A man identified only as "Stavros" loudly claimed Hellenic origins for Alexander, who in the years 336-328 BC conquered much of the known world by his 28th birthday. "Stavros" was shouted down by several others in the bar, and was then set upon by angry Macedonians. Within hours, several Balkan capitals were in flames.
Bearded Serbian "Chetniks" invaded and laid waste to Zagreb, while a Croatian group calling itself the "Newstashe" burned Mostar, the capital of Hercegovina, and were advancing toward Sarajevo, where the famous bridge on which Gavrilo Princip shot the Archduke Ferdinand in 1914 had just been blown up by a militant group calling itself "Two Extremely Angry Bosnians Named Haso and Moji."

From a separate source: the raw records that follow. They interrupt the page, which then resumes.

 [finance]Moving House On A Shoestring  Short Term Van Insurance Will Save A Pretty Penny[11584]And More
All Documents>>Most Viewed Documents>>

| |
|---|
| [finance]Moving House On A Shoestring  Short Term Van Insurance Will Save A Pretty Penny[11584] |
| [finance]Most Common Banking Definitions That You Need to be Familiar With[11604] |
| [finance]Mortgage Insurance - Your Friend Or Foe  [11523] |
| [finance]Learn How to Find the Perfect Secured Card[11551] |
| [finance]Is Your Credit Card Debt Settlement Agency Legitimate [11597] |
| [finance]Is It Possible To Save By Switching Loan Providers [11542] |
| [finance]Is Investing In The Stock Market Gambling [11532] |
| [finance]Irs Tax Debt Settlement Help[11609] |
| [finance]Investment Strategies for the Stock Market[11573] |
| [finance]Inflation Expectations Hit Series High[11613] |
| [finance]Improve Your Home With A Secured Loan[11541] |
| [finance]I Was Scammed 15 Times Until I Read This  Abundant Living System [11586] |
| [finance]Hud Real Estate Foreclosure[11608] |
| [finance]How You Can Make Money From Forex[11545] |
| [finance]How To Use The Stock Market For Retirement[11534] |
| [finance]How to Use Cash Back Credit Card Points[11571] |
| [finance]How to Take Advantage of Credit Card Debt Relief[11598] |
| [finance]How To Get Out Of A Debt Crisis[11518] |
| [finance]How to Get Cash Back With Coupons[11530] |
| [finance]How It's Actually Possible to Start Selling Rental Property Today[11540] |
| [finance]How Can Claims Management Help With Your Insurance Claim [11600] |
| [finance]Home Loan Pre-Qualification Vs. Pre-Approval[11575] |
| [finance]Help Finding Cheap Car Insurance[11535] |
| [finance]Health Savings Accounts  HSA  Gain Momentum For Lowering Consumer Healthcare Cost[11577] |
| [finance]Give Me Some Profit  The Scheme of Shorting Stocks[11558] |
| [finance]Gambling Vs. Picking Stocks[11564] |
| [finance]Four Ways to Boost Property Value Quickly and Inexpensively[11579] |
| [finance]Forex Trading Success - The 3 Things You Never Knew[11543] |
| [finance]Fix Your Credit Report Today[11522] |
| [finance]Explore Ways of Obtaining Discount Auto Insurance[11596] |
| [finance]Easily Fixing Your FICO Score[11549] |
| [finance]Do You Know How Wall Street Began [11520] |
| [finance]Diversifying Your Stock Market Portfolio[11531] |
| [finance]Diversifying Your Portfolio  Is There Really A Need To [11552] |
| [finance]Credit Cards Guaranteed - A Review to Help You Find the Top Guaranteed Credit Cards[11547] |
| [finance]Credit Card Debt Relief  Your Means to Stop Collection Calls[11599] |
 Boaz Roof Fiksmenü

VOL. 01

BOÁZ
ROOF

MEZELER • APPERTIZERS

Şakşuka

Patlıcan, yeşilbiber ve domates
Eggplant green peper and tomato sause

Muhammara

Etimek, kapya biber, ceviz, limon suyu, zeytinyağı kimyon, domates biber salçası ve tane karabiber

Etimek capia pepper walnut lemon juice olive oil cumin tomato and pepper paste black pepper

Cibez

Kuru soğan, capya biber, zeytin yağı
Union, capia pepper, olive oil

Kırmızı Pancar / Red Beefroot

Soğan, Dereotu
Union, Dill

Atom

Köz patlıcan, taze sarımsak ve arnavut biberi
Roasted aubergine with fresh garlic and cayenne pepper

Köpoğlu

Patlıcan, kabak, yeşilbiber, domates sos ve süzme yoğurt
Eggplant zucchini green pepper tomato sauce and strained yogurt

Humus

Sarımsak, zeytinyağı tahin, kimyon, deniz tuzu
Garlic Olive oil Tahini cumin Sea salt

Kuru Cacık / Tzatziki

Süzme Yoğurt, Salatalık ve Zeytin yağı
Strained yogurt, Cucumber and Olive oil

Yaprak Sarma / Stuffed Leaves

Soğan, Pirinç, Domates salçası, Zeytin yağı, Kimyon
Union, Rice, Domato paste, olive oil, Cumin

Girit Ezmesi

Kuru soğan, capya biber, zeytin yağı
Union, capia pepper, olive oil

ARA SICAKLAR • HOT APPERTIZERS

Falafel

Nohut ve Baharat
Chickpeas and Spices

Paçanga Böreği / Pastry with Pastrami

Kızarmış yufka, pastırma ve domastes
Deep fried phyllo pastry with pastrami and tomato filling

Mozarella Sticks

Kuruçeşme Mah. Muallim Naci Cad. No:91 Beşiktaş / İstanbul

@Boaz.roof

Greek reaction was swift and merciless. Prices were raised at several diners in New York's Queens County, class attendance at NYU fell off drastically, and exports of top-quality feta cheese, tzatziki, moussaka, retsina and galactobureko to other Balkan states were swiftly curtailed..
The EU could not be reached directly. A phone message at the EU's main number in Brussels advised callers that "we at the EU are not in right now, and will be occupied in promulgating playground safety standards until the war in the Balkans, about which we know nothing, is over."
The UN General Assembly, in the meantime, responded by issuing yet another condemnation of the state of Israel, attributing the Balkan hostilities to the fact that the Greek city of Thessalonika "had once had a sizable Zionist-irredentist-racist population."